You know, I'm crying again as I try to type this. We won. We really won.
(This is of course our Vice President, the wonderful Susan Alberti - but I'm sure her face mirrored mine at this moment.)
When the siren eventually sounds we're jumping about like crazy. We're hugging and screaming and crying and smiling. I think we're also in shock. God we sing that song loud and proud. There are so many who didn't live to see this and I spare a thought for how much joy this would have brought them. My father in law. God he loved the Dogs. Somewhere up in heaven he's smiling. Uncle Dave. I no longer have to say 'My Uncle played in the last Bulldogs flag"...now it's "He played in the first Bulldogs flag."
The presentations start. I predict Picken will get the Norm Smith with Tom Boyd close behind. I know Sydney's Josh Kennedy has had a huge day but I also know winning a Norm Smith in a losing Grand Final can be bittersweet so I don't think that will happen. I'm pleasantly surprised to hear Johannissen's name called out. He had a ton of the ball but seemed to turn it over, but that's part of the fearless brand; kick it forward and trust.
I wont even pretend I'm not crying as the players are called up for their medals but when Bevo calls up Bob the floodgates open. What a selfless, generous, incredible man. I've seen the footage about a dozen times since. I don't think I'll ever watch it without feeling a surge of emotion.
The players do their lap. We move a little closer. We wave our flag and sing and soak in the moment. They know this is for the fans too. They know we're a part of the pack. This is for us and them. Bob shows us his jumper under his shirt. Of course he's wearing it. Of course.
The players head under the stands, into their rooms to sing the song again. We watch on the big screen, and sing along. We're all a part of it. If 99,981 people could fit in those rooms we'd be singing with them.
We make our way around to the roped off section for the post game concert and just sit. We respond to messages, listen to the music, smile at each other and at strangers, but mostly we just sit. We're spent. Emotionally wrung out in the best possible way. We're told the players are arriving so we decide to head out and stand on the hallowed turf for that. My husband picks up a handful of grass and puts it in his pocket. I grab a few tufts and put one in my locket. We'll remember this day forever.
The team is met with rapturous applause and singing and joy. There's fireworks and more singing and then they're gone.

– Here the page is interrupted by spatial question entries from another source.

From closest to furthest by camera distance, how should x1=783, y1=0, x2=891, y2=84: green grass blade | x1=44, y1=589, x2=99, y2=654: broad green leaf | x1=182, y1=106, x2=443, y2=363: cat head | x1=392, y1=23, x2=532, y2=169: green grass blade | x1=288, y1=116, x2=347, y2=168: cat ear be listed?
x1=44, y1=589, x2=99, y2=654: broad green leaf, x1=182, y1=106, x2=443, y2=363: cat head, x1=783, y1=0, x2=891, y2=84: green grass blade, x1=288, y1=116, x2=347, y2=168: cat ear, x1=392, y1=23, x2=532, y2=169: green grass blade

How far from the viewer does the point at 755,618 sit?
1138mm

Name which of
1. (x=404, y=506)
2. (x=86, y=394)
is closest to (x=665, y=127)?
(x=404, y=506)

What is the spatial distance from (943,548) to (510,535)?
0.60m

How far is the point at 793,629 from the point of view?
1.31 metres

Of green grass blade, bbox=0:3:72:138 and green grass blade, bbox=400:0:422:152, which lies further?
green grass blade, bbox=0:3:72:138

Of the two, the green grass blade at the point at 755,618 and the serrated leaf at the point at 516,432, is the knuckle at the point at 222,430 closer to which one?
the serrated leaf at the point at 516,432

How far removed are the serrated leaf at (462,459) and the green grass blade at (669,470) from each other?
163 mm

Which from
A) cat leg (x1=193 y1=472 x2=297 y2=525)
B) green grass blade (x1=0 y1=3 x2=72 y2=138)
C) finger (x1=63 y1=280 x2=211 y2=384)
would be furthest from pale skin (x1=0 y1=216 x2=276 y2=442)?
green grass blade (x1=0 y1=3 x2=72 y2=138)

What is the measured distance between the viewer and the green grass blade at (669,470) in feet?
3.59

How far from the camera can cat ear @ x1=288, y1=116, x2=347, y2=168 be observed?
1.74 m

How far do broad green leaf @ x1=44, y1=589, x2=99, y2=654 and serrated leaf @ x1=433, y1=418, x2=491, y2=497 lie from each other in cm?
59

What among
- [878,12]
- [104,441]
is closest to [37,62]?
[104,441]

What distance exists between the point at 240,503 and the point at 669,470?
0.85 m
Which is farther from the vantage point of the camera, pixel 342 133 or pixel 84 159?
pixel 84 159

It's dark now as we make the trek home. The train erupts into impromptu renditions of 'Sons of the West' on numerous occasions. We're still with our pack. We're grinning from ear to ear.
On Sunday morning we are relieved to find we didn't dream that day. For a split second our son isn't sure if he wants to go to Whitten Oval but we encourage him to come.

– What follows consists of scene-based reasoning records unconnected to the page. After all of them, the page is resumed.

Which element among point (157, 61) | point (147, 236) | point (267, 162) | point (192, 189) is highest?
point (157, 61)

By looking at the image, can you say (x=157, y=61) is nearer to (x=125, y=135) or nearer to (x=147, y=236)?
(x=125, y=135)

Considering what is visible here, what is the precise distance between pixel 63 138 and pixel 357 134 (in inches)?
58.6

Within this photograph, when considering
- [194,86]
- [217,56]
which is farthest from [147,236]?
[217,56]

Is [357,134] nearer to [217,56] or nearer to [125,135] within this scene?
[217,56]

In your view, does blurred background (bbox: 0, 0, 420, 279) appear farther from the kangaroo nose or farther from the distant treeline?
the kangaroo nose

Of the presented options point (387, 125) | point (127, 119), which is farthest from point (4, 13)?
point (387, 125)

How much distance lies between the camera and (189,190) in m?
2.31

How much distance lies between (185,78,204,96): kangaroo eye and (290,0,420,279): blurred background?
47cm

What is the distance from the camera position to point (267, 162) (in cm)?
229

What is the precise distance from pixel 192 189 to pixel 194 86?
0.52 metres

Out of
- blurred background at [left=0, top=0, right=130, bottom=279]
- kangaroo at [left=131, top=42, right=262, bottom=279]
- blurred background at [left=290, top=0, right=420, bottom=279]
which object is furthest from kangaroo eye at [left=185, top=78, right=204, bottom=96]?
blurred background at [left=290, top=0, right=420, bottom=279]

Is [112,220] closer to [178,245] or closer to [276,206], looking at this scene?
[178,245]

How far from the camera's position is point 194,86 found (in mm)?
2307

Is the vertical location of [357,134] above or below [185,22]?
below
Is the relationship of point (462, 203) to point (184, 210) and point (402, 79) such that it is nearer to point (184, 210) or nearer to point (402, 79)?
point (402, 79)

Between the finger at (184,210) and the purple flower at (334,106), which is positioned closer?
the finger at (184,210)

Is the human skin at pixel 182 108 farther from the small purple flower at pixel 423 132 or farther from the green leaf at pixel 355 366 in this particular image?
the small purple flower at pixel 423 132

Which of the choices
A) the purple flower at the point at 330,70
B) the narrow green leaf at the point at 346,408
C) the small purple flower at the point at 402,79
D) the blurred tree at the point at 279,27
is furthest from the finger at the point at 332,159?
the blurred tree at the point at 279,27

This little road trip is the culmination of a journey of a month, but really, a journey of many, many years. We're gathering with our pack one more time to celebrate something so wonderful.
When a boy in my class comes up to me on Monday morning and asks, "Miss, do you know when the Western Bulldogs last won a flag?" It is with cheeky delight that I reply, "Yes, I do... last Saturday!" and then the line up music plays, and of course it is "Sons of the West."